PANORÁMICA
Entraron en el salón vacío. Se trataba de una habitación enorme, rectangular, muy luminosa. La reforma había respetado las puertas de madera maciza y el hueco de la chimenea. Justo del lado opuesto se encontraba el ventanal que daba al balcón, abierto. Las cortinas se balanceaban con la brisa.
El más alto de los dos hombres se desabrochó la gabardina con pereza. Era tan flaco y desgarbado que parecía un perchero cargado, a punto de quebrarse. Sin decir palabra se acercó hasta el ventanal, dejando a su compañero taconeando sobre el parqué de roble y admirando las molduras de escayola que remataban el techo.
–Menuda chabola, Gil.
Gil no respondió. Pasó a la terraza y echó un vistazo rápido al panorama. Desde allí arriba se dominaba el casco antiguo en toda su extensión, incluyendo las copas de los árboles del parque situado calle abajo.

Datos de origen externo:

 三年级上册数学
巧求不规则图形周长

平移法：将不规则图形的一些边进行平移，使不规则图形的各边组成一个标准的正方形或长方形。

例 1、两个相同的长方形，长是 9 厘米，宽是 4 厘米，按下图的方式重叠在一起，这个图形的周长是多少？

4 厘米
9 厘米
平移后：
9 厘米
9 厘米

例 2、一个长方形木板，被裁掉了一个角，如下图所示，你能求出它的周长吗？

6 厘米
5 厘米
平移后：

Se asomó con prevención, manteniéndose a distancia del murete de piedra. Gil nunca había gustado de las alturas. Después se volvió hacia adentro, echó un vistazo a las macetas bien ordenadas, a los muebles de jardín, dos sillas y una mesa baja, a la lámpara de pie allí colocados. Sobre el cojín de una de las sillas estaba marcada una huella de zapato, un talón.
–¿Cuándo llega la Científica? –preguntó.
–Están de camino –respondió el otro.
Gil retrocedió sin volverse. Persistía la brisa de la tarde, las cortinas no dejaban de ondear. Con el antebrazo, sin llegar a cogerla ni tocarla con la mano, Gil se acercó al rostro la pieza de su derecha. La cortina estaba ligeramente desgarrada como a la altura de su propio hombro. Miró arriba, donde dos de las argollas estaban dadas de sí, y la tela a punto de salirse.
–Bueno. Pues que procuren rastrearlo todo –señaló con la mano la estancia diáfana– En esta ocasión se lo han puesto fácil.
El otro asintió.
–Vamos abajo, entonces.
Con gesto hosco, Gil se dirigió hacia la puerta de la calle. Pero su compañero todavía se entretuvo un rato curioseando, golpeando la piedra de la chimenea, acariciando el papel pintado de la pared, hasta salir a la terraza y asomar medio cuerpo al vacío. Gil le esperaba al otro extremo, mirándole con desagrado. El otro se volvió hacia él y señaló sonriente abajo, al patio azulejado donde yacía el cuerpo reventado por la caída: en pijama, y con los pies descalzos.
–Desde luego, que mala pata, justo después de terminar la mudanza, ¿no le parece, jefe?
–Oye, arrea y no me toques los cojones –replicó Gil, con el rostro descompuesto.